DNN Cannot Stop Overfitting

I am training a DNN (CNN + RNN) for a voice conversion task. Although my train loss can be very low with good performance, I believe I am experiencing massive overfitting. To overcome this, I have already added quite a bit of batch norm and dropout inside the model as well as weight decay — however, the model still continues to overfit a lot. I present some of my loss curves below:

With a weight decay constant of 1e-7:
With a weight decay constant of 1e-7

With a weight decay constant of 1e-2:
With a weight decay constant of 1e-2

Note that I noticed that if the weight decay constant is > 1e-4, the model seems to experience underfitting.

I want to know what else can I do to improve this model’s generalization. Is it just a matter of more data, or do I need to modify my DNN architecture in some way. I have been struggling with this overfitting problem for some days now, and any insight would be a help.
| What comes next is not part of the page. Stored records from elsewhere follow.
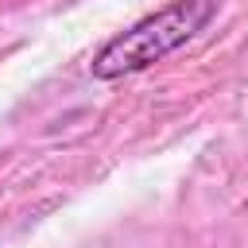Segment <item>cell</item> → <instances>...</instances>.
I'll use <instances>...</instances> for the list:
<instances>
[{"instance_id":"1","label":"cell","mask_w":248,"mask_h":248,"mask_svg":"<svg viewBox=\"0 0 248 248\" xmlns=\"http://www.w3.org/2000/svg\"><path fill=\"white\" fill-rule=\"evenodd\" d=\"M221 0H170L159 12L136 19L128 31L112 35L89 62V74L97 81H120L132 78L155 62H163L167 54H174L178 46H186L198 31L209 27V19L217 16Z\"/></svg>"}]
</instances>
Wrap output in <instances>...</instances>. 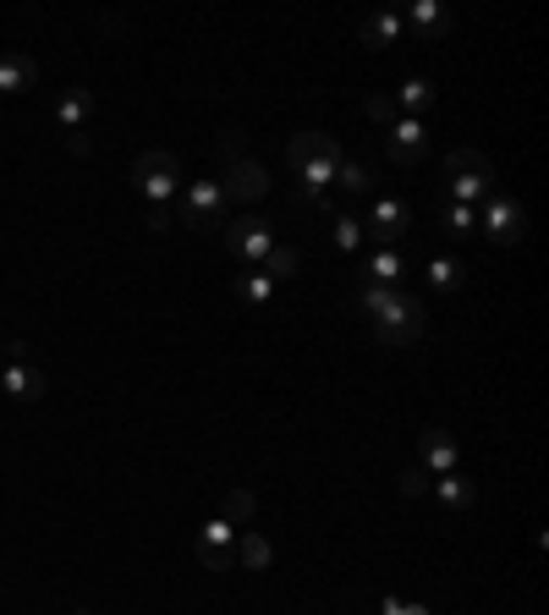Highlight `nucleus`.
Wrapping results in <instances>:
<instances>
[{"label":"nucleus","mask_w":549,"mask_h":615,"mask_svg":"<svg viewBox=\"0 0 549 615\" xmlns=\"http://www.w3.org/2000/svg\"><path fill=\"white\" fill-rule=\"evenodd\" d=\"M357 303H362V313H369V324L385 346H418L429 335V308L418 297H407L401 286H362Z\"/></svg>","instance_id":"f257e3e1"},{"label":"nucleus","mask_w":549,"mask_h":615,"mask_svg":"<svg viewBox=\"0 0 549 615\" xmlns=\"http://www.w3.org/2000/svg\"><path fill=\"white\" fill-rule=\"evenodd\" d=\"M286 159H292V170L303 176V188H319V193H324V188L335 182V170H341L346 154H341V143H335L330 132H314V127H308V132H297V138L286 143Z\"/></svg>","instance_id":"f03ea898"},{"label":"nucleus","mask_w":549,"mask_h":615,"mask_svg":"<svg viewBox=\"0 0 549 615\" xmlns=\"http://www.w3.org/2000/svg\"><path fill=\"white\" fill-rule=\"evenodd\" d=\"M132 176H138V188H143L149 204H170L176 176H181V159H176L170 149H143V154L132 159Z\"/></svg>","instance_id":"7ed1b4c3"},{"label":"nucleus","mask_w":549,"mask_h":615,"mask_svg":"<svg viewBox=\"0 0 549 615\" xmlns=\"http://www.w3.org/2000/svg\"><path fill=\"white\" fill-rule=\"evenodd\" d=\"M220 209H226V193H220L215 176H204V182H193V188H188V198H181V209H176L170 220H181L188 231H215V226H226V220H220Z\"/></svg>","instance_id":"20e7f679"},{"label":"nucleus","mask_w":549,"mask_h":615,"mask_svg":"<svg viewBox=\"0 0 549 615\" xmlns=\"http://www.w3.org/2000/svg\"><path fill=\"white\" fill-rule=\"evenodd\" d=\"M478 226H484V236H489L495 247H516V242L527 236V209H522L516 198L495 193V198H489V209L478 215Z\"/></svg>","instance_id":"39448f33"},{"label":"nucleus","mask_w":549,"mask_h":615,"mask_svg":"<svg viewBox=\"0 0 549 615\" xmlns=\"http://www.w3.org/2000/svg\"><path fill=\"white\" fill-rule=\"evenodd\" d=\"M274 247V231L269 220L258 215H242V220H226V253L242 258V264H264V253Z\"/></svg>","instance_id":"423d86ee"},{"label":"nucleus","mask_w":549,"mask_h":615,"mask_svg":"<svg viewBox=\"0 0 549 615\" xmlns=\"http://www.w3.org/2000/svg\"><path fill=\"white\" fill-rule=\"evenodd\" d=\"M220 193L231 198V204H258L264 193H269V170L258 165V159H237V165H226V176H220Z\"/></svg>","instance_id":"0eeeda50"},{"label":"nucleus","mask_w":549,"mask_h":615,"mask_svg":"<svg viewBox=\"0 0 549 615\" xmlns=\"http://www.w3.org/2000/svg\"><path fill=\"white\" fill-rule=\"evenodd\" d=\"M199 561L209 566V572H237V527L231 522H204L199 527Z\"/></svg>","instance_id":"6e6552de"},{"label":"nucleus","mask_w":549,"mask_h":615,"mask_svg":"<svg viewBox=\"0 0 549 615\" xmlns=\"http://www.w3.org/2000/svg\"><path fill=\"white\" fill-rule=\"evenodd\" d=\"M369 236L380 242V247H396L407 231H412V209L401 204V198H374V209H369Z\"/></svg>","instance_id":"1a4fd4ad"},{"label":"nucleus","mask_w":549,"mask_h":615,"mask_svg":"<svg viewBox=\"0 0 549 615\" xmlns=\"http://www.w3.org/2000/svg\"><path fill=\"white\" fill-rule=\"evenodd\" d=\"M456 462H462L456 434H450V428H423V439H418V467L434 473V478H445V473H456Z\"/></svg>","instance_id":"9d476101"},{"label":"nucleus","mask_w":549,"mask_h":615,"mask_svg":"<svg viewBox=\"0 0 549 615\" xmlns=\"http://www.w3.org/2000/svg\"><path fill=\"white\" fill-rule=\"evenodd\" d=\"M423 149H429V127H423V121H412V116H401V121L391 127L385 154H391L401 170H412V165H423Z\"/></svg>","instance_id":"9b49d317"},{"label":"nucleus","mask_w":549,"mask_h":615,"mask_svg":"<svg viewBox=\"0 0 549 615\" xmlns=\"http://www.w3.org/2000/svg\"><path fill=\"white\" fill-rule=\"evenodd\" d=\"M0 390H7L12 401H39L50 390V380H44L39 363H0Z\"/></svg>","instance_id":"f8f14e48"},{"label":"nucleus","mask_w":549,"mask_h":615,"mask_svg":"<svg viewBox=\"0 0 549 615\" xmlns=\"http://www.w3.org/2000/svg\"><path fill=\"white\" fill-rule=\"evenodd\" d=\"M445 176H450V182H484V188H495V165L478 149H450L445 154Z\"/></svg>","instance_id":"ddd939ff"},{"label":"nucleus","mask_w":549,"mask_h":615,"mask_svg":"<svg viewBox=\"0 0 549 615\" xmlns=\"http://www.w3.org/2000/svg\"><path fill=\"white\" fill-rule=\"evenodd\" d=\"M39 82V61L23 55V50H7L0 55V94H23V88Z\"/></svg>","instance_id":"4468645a"},{"label":"nucleus","mask_w":549,"mask_h":615,"mask_svg":"<svg viewBox=\"0 0 549 615\" xmlns=\"http://www.w3.org/2000/svg\"><path fill=\"white\" fill-rule=\"evenodd\" d=\"M88 116H94V94H88V88H66V94L55 100V121H61V132H82Z\"/></svg>","instance_id":"2eb2a0df"},{"label":"nucleus","mask_w":549,"mask_h":615,"mask_svg":"<svg viewBox=\"0 0 549 615\" xmlns=\"http://www.w3.org/2000/svg\"><path fill=\"white\" fill-rule=\"evenodd\" d=\"M407 23L423 34V39H445L456 23H450V12L439 7V0H412V12H407Z\"/></svg>","instance_id":"dca6fc26"},{"label":"nucleus","mask_w":549,"mask_h":615,"mask_svg":"<svg viewBox=\"0 0 549 615\" xmlns=\"http://www.w3.org/2000/svg\"><path fill=\"white\" fill-rule=\"evenodd\" d=\"M357 39L369 44V50H385V44L401 39V17H396V12H374V17H362V23H357Z\"/></svg>","instance_id":"f3484780"},{"label":"nucleus","mask_w":549,"mask_h":615,"mask_svg":"<svg viewBox=\"0 0 549 615\" xmlns=\"http://www.w3.org/2000/svg\"><path fill=\"white\" fill-rule=\"evenodd\" d=\"M264 276H269V281H297V276H303V247L274 242V247L264 253Z\"/></svg>","instance_id":"a211bd4d"},{"label":"nucleus","mask_w":549,"mask_h":615,"mask_svg":"<svg viewBox=\"0 0 549 615\" xmlns=\"http://www.w3.org/2000/svg\"><path fill=\"white\" fill-rule=\"evenodd\" d=\"M429 489H434L450 511H473V505H478V489H473L462 473H445V478H439V484H429Z\"/></svg>","instance_id":"6ab92c4d"},{"label":"nucleus","mask_w":549,"mask_h":615,"mask_svg":"<svg viewBox=\"0 0 549 615\" xmlns=\"http://www.w3.org/2000/svg\"><path fill=\"white\" fill-rule=\"evenodd\" d=\"M429 286H434L439 297H456V286H462V258H450V253L429 258Z\"/></svg>","instance_id":"aec40b11"},{"label":"nucleus","mask_w":549,"mask_h":615,"mask_svg":"<svg viewBox=\"0 0 549 615\" xmlns=\"http://www.w3.org/2000/svg\"><path fill=\"white\" fill-rule=\"evenodd\" d=\"M429 105H434V82H429V77L401 82V94H396V111H401V116H412V121H418Z\"/></svg>","instance_id":"412c9836"},{"label":"nucleus","mask_w":549,"mask_h":615,"mask_svg":"<svg viewBox=\"0 0 549 615\" xmlns=\"http://www.w3.org/2000/svg\"><path fill=\"white\" fill-rule=\"evenodd\" d=\"M434 220L450 231V236H473V226H478V209H468V204H450V198H439L434 204Z\"/></svg>","instance_id":"4be33fe9"},{"label":"nucleus","mask_w":549,"mask_h":615,"mask_svg":"<svg viewBox=\"0 0 549 615\" xmlns=\"http://www.w3.org/2000/svg\"><path fill=\"white\" fill-rule=\"evenodd\" d=\"M237 566H247V572H269L274 566V550H269V539L264 534H242V544H237Z\"/></svg>","instance_id":"5701e85b"},{"label":"nucleus","mask_w":549,"mask_h":615,"mask_svg":"<svg viewBox=\"0 0 549 615\" xmlns=\"http://www.w3.org/2000/svg\"><path fill=\"white\" fill-rule=\"evenodd\" d=\"M253 516H258L253 489H226V500H220V522H231V527H253Z\"/></svg>","instance_id":"b1692460"},{"label":"nucleus","mask_w":549,"mask_h":615,"mask_svg":"<svg viewBox=\"0 0 549 615\" xmlns=\"http://www.w3.org/2000/svg\"><path fill=\"white\" fill-rule=\"evenodd\" d=\"M401 281V253L396 247H380L369 258V286H396Z\"/></svg>","instance_id":"393cba45"},{"label":"nucleus","mask_w":549,"mask_h":615,"mask_svg":"<svg viewBox=\"0 0 549 615\" xmlns=\"http://www.w3.org/2000/svg\"><path fill=\"white\" fill-rule=\"evenodd\" d=\"M237 297L253 303V308H264V303L274 297V281H269L264 270H247V276H237Z\"/></svg>","instance_id":"a878e982"},{"label":"nucleus","mask_w":549,"mask_h":615,"mask_svg":"<svg viewBox=\"0 0 549 615\" xmlns=\"http://www.w3.org/2000/svg\"><path fill=\"white\" fill-rule=\"evenodd\" d=\"M335 182H341V188H352V193H369V188H374V170L362 165V159H341Z\"/></svg>","instance_id":"bb28decb"},{"label":"nucleus","mask_w":549,"mask_h":615,"mask_svg":"<svg viewBox=\"0 0 549 615\" xmlns=\"http://www.w3.org/2000/svg\"><path fill=\"white\" fill-rule=\"evenodd\" d=\"M362 111H369V121H380L385 132H391V127L401 121V111H396V100H391V94H374V100H369V105H362Z\"/></svg>","instance_id":"cd10ccee"},{"label":"nucleus","mask_w":549,"mask_h":615,"mask_svg":"<svg viewBox=\"0 0 549 615\" xmlns=\"http://www.w3.org/2000/svg\"><path fill=\"white\" fill-rule=\"evenodd\" d=\"M215 159H220V165H237V159H247V149H242V132H220V143H215Z\"/></svg>","instance_id":"c85d7f7f"},{"label":"nucleus","mask_w":549,"mask_h":615,"mask_svg":"<svg viewBox=\"0 0 549 615\" xmlns=\"http://www.w3.org/2000/svg\"><path fill=\"white\" fill-rule=\"evenodd\" d=\"M357 242H362V226H357L352 215H341V220H335V247H341V253H352Z\"/></svg>","instance_id":"c756f323"},{"label":"nucleus","mask_w":549,"mask_h":615,"mask_svg":"<svg viewBox=\"0 0 549 615\" xmlns=\"http://www.w3.org/2000/svg\"><path fill=\"white\" fill-rule=\"evenodd\" d=\"M396 484H401V495H407V500H418V495H429V473H423V467H407V473H401Z\"/></svg>","instance_id":"7c9ffc66"},{"label":"nucleus","mask_w":549,"mask_h":615,"mask_svg":"<svg viewBox=\"0 0 549 615\" xmlns=\"http://www.w3.org/2000/svg\"><path fill=\"white\" fill-rule=\"evenodd\" d=\"M380 615H429V604H401V599H385Z\"/></svg>","instance_id":"2f4dec72"},{"label":"nucleus","mask_w":549,"mask_h":615,"mask_svg":"<svg viewBox=\"0 0 549 615\" xmlns=\"http://www.w3.org/2000/svg\"><path fill=\"white\" fill-rule=\"evenodd\" d=\"M7 363H34V346L28 341H12L7 346Z\"/></svg>","instance_id":"473e14b6"},{"label":"nucleus","mask_w":549,"mask_h":615,"mask_svg":"<svg viewBox=\"0 0 549 615\" xmlns=\"http://www.w3.org/2000/svg\"><path fill=\"white\" fill-rule=\"evenodd\" d=\"M170 226V204H149V231H165Z\"/></svg>","instance_id":"72a5a7b5"},{"label":"nucleus","mask_w":549,"mask_h":615,"mask_svg":"<svg viewBox=\"0 0 549 615\" xmlns=\"http://www.w3.org/2000/svg\"><path fill=\"white\" fill-rule=\"evenodd\" d=\"M88 149H94V143H88V132H66V154H77V159H82Z\"/></svg>","instance_id":"f704fd0d"},{"label":"nucleus","mask_w":549,"mask_h":615,"mask_svg":"<svg viewBox=\"0 0 549 615\" xmlns=\"http://www.w3.org/2000/svg\"><path fill=\"white\" fill-rule=\"evenodd\" d=\"M297 198H303V204H314V209H324V215H330V198H324V193H319V188H303V193H297Z\"/></svg>","instance_id":"c9c22d12"},{"label":"nucleus","mask_w":549,"mask_h":615,"mask_svg":"<svg viewBox=\"0 0 549 615\" xmlns=\"http://www.w3.org/2000/svg\"><path fill=\"white\" fill-rule=\"evenodd\" d=\"M72 615H94V610H82V604H77V610H72Z\"/></svg>","instance_id":"e433bc0d"},{"label":"nucleus","mask_w":549,"mask_h":615,"mask_svg":"<svg viewBox=\"0 0 549 615\" xmlns=\"http://www.w3.org/2000/svg\"><path fill=\"white\" fill-rule=\"evenodd\" d=\"M0 363H7V346H0Z\"/></svg>","instance_id":"4c0bfd02"}]
</instances>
  1. Make sure your data is split appropriately between the train and the validation set. Use shuffle with stratified sampling if possible.
  2. Experiment with learning rate (lr). The spikes in your dev_mse curve could be due to lr.
  3. Which optimizer are you using? Adam or RAdam optimizer should work well in most cases.
  4. Since you’ve already used experimented with dropout, you can also try using L1/L2 regularizations.